Have you tried the liquid stuff?

Patrick


----------



## trek (May 1, 2005)

Sorry but a bit slow tonight but why wont the police be happy with winter tyres at altitude ?



I wouldnt waste my money or time trying anything other than chains or socks Both proven in my mind 

though i was sceptical at first with socks until i tried them in anger on 8 inches of fresh snow , they were amazing and so easy to put on /take off


----------



## Penquin (Oct 15, 2007)

Snow CHAINS are required in the ALPS AFAIK, snow sox MAY be acceptable but not on some roads, winter tyres are OBLIGATORY in Germany (from October to April I think but happy to be corrected).

I believe that all year tyres are acceptable but the requirement for snow chains still exists.

If I was going to mountains when there was ANY possibility of snow or ice, then chains would part of the kit, sox cannot stand the wear if there are gas in the snow...... and single use for sox would be VERY expensive, whereas chains need to be put on and taken off as required - so do check that they will fit and that you can do it when the wheels are partly deep in snow......

Dave


----------



## salomon (Apr 20, 2011)

We always travel to the alps in winter.
1. Winter tyres. Essential, cope with most situations. We actually have 2 sets of wheels which we change over every year. If you are going to do this every year then it saves a lot of hassle. 
2. Snow socks. Far better than chains in fresh snow. Easy to use and relatively cheap.
3. Snow chains. Only for when its icy, not necessary otherwise and you will damage them. But buy the best, cheap and nasty will snap easily.


----------



## peejay (May 10, 2005)

Double check your manual before buying snow chains..


For example, you cannot fit chains on some FWD Ford Transits with 215/75/16 tyres as they will foul the suspension struts. 


The only options is to fit narrower tyres before using conventional chains or fit something like Spikes Spyders that don't wrap around the suspension side of the tyre.


Pete


----------



## Mrplodd (Mar 4, 2008)

I'm with Kev & Liz

If its cold I shall be staying nice and warm tucked up at home!!

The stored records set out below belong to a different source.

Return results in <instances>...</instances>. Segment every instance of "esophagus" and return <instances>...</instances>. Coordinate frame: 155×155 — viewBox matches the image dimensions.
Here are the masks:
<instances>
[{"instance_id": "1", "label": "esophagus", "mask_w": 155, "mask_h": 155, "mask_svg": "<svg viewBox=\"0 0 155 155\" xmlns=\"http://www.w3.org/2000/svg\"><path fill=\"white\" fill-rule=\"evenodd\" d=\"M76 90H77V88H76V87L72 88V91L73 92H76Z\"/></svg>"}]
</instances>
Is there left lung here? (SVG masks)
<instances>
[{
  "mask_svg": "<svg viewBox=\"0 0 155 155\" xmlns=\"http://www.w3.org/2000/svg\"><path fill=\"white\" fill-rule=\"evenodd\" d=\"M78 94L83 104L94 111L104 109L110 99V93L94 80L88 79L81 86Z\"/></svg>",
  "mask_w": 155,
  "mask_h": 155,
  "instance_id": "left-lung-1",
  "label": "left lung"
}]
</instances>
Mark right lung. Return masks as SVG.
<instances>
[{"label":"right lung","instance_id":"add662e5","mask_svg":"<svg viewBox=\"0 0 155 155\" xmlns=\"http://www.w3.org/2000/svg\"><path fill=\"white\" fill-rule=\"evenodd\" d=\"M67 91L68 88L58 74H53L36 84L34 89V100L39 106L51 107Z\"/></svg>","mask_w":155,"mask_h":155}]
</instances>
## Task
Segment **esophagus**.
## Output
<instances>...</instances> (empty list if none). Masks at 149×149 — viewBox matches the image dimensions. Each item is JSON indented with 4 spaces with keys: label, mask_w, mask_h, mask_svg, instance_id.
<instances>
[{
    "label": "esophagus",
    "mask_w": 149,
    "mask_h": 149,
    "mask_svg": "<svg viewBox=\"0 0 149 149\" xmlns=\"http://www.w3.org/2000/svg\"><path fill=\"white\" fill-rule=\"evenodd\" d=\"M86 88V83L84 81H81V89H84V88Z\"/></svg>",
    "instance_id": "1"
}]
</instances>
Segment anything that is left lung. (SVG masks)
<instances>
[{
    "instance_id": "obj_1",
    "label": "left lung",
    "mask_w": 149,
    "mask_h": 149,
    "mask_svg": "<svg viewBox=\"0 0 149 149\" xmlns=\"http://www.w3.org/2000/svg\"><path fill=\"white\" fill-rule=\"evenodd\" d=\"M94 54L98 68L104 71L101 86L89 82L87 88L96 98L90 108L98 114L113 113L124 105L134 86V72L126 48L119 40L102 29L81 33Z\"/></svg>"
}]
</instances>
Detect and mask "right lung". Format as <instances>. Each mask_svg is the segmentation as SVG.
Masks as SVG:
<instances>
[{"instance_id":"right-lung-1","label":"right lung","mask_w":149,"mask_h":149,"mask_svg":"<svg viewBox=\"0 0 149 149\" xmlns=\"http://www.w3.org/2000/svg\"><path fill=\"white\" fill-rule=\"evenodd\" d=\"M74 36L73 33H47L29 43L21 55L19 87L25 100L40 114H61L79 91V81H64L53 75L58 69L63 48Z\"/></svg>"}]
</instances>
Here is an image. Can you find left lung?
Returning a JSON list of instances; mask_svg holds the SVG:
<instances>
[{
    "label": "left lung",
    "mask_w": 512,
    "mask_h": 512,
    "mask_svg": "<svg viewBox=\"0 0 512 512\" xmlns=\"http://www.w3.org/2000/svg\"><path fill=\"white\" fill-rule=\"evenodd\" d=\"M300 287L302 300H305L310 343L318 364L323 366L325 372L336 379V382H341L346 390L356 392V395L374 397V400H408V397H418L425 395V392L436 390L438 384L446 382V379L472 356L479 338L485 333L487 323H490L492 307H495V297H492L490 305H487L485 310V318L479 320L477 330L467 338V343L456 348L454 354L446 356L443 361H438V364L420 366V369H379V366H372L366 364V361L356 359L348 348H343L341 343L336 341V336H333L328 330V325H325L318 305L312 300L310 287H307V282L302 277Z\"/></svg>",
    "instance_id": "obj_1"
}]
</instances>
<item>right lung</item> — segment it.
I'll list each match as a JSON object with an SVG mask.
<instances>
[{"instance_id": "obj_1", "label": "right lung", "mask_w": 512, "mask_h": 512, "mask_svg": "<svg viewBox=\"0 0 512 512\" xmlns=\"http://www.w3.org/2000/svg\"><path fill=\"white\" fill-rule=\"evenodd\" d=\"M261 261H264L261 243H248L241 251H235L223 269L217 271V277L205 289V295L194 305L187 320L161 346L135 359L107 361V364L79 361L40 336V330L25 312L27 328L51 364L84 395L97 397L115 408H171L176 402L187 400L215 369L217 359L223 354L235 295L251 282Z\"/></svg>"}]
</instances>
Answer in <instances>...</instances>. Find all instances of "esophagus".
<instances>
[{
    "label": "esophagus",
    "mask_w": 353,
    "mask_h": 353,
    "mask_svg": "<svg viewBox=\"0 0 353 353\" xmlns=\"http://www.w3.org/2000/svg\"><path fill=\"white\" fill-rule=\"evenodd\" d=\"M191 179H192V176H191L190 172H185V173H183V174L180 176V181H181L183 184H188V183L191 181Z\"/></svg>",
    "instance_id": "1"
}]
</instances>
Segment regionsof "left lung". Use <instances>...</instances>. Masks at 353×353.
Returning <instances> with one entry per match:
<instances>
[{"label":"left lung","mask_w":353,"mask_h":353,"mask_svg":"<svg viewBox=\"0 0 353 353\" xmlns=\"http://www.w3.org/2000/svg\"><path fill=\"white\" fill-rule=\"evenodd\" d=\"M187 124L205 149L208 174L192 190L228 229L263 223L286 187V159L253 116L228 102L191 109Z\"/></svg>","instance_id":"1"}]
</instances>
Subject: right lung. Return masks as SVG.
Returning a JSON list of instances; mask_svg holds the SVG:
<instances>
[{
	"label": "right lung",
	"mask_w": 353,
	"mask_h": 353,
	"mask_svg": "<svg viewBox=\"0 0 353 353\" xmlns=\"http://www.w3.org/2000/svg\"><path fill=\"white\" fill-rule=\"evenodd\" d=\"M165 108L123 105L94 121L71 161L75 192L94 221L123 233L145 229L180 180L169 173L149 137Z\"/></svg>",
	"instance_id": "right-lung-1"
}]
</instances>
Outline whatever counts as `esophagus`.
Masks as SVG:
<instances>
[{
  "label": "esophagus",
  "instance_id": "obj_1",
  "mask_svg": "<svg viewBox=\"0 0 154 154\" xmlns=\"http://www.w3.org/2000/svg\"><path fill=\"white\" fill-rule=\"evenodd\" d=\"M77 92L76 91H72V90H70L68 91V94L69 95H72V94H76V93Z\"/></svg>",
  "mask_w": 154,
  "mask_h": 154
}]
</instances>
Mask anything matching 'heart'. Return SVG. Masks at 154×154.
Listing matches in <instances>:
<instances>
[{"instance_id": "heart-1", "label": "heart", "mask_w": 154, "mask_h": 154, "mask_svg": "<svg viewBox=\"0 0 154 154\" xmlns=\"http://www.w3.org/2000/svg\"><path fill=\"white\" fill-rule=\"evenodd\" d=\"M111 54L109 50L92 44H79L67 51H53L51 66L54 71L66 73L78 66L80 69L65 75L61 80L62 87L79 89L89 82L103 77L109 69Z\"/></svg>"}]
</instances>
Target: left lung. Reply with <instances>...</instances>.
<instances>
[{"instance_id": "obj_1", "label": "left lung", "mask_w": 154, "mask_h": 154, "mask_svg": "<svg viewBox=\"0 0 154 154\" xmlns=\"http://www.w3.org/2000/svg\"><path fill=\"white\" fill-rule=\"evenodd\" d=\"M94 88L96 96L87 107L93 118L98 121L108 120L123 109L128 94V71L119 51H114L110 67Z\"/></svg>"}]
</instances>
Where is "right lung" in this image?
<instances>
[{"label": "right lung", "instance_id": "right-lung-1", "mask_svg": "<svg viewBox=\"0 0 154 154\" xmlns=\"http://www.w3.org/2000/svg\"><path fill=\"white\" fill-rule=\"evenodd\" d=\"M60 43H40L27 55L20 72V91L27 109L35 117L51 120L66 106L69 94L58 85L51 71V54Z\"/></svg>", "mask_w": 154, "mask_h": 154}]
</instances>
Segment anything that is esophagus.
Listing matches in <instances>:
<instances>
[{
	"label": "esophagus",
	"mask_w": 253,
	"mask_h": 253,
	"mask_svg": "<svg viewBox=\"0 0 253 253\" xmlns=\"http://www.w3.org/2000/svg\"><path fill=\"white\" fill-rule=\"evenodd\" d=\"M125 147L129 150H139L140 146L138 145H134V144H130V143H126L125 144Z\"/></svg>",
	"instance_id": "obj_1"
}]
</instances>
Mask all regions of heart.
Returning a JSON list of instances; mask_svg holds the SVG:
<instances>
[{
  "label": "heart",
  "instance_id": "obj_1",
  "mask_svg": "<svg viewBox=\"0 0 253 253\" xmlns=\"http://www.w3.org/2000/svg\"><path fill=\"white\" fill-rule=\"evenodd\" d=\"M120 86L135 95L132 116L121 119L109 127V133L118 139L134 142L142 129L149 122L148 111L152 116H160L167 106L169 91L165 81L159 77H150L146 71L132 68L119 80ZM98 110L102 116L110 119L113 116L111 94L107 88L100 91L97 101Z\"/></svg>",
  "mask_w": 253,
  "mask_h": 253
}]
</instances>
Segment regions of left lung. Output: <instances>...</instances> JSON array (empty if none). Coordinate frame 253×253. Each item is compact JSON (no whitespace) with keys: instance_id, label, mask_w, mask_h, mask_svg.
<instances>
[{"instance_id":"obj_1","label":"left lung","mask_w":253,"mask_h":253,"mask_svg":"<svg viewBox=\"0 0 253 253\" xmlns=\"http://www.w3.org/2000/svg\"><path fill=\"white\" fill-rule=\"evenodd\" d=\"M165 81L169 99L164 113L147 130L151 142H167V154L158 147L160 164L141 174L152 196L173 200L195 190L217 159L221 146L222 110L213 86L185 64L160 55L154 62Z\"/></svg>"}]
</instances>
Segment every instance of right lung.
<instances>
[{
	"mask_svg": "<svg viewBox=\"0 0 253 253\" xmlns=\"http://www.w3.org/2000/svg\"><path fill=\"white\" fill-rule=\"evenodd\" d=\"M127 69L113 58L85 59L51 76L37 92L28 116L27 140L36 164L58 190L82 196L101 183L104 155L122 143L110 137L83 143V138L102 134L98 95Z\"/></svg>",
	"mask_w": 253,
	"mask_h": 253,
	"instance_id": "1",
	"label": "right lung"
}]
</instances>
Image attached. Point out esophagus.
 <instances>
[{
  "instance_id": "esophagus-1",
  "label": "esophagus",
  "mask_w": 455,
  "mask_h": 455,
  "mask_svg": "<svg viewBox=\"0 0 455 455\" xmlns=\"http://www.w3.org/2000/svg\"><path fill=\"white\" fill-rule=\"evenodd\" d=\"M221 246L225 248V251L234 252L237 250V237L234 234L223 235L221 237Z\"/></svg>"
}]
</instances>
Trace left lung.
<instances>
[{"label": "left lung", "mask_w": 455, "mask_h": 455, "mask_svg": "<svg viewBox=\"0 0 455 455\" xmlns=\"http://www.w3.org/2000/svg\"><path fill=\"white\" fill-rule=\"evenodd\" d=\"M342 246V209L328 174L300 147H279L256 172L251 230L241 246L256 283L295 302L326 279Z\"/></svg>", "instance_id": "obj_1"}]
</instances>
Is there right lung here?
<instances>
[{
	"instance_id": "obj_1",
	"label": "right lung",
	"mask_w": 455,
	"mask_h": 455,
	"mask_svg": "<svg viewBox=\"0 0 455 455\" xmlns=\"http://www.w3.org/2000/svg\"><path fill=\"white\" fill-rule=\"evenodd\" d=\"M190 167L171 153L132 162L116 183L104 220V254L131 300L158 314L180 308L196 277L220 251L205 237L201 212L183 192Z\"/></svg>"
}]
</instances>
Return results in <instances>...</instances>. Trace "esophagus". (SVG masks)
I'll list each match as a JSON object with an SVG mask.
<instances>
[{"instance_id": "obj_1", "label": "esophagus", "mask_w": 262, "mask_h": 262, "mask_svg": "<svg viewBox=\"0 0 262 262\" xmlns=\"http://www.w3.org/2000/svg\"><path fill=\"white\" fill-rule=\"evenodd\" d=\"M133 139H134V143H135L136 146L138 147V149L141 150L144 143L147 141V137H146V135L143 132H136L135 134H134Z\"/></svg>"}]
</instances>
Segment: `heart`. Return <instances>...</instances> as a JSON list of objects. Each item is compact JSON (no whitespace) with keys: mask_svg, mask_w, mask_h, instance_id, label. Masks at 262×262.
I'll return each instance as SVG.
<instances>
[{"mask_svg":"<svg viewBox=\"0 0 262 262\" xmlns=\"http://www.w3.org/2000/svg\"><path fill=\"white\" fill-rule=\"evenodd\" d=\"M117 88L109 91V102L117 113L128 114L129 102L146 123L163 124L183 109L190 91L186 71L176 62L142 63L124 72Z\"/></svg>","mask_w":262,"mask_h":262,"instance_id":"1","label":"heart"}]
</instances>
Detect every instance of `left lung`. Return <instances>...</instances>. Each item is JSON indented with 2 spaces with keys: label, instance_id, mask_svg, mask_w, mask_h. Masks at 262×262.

Never seen the "pleasure" to be had by hurtling down a hill with a couple of planks strapped onto my feet on cold and wet white stuff, whilst others who are less in control do likewise in close proximity, and running a serious risk of damaging some (vital) body parts (Mine NOT the MH, or in my case caravan)

THE best place for ice is in my Gin and Tonic or Single Malt whilst looking at all those silly b****ers on Snow Sunday on the telly. 
Horses for courses I 'spose

Andy

As for the OP's question that appears to have been comprehensibly answered by other "Plank on the feet" aficionados


----------



## Patrick_Phillips (Aug 17, 2006)

Mrplodd said:


> As for the OP's question that appears to have been comprehensibly answered by other "Plank on the feet" aficionados


Well nearly...
Seems buying the best is good economics be they socks or chains but nobody has much to say about the liquids but I am getting the message that it might be useful for getting going when the pfaff of fitting the chains or socks is not worth it.

Chains seem best favoured by the mountain addicts but those who pop on and off the slippy stuff like the socks better.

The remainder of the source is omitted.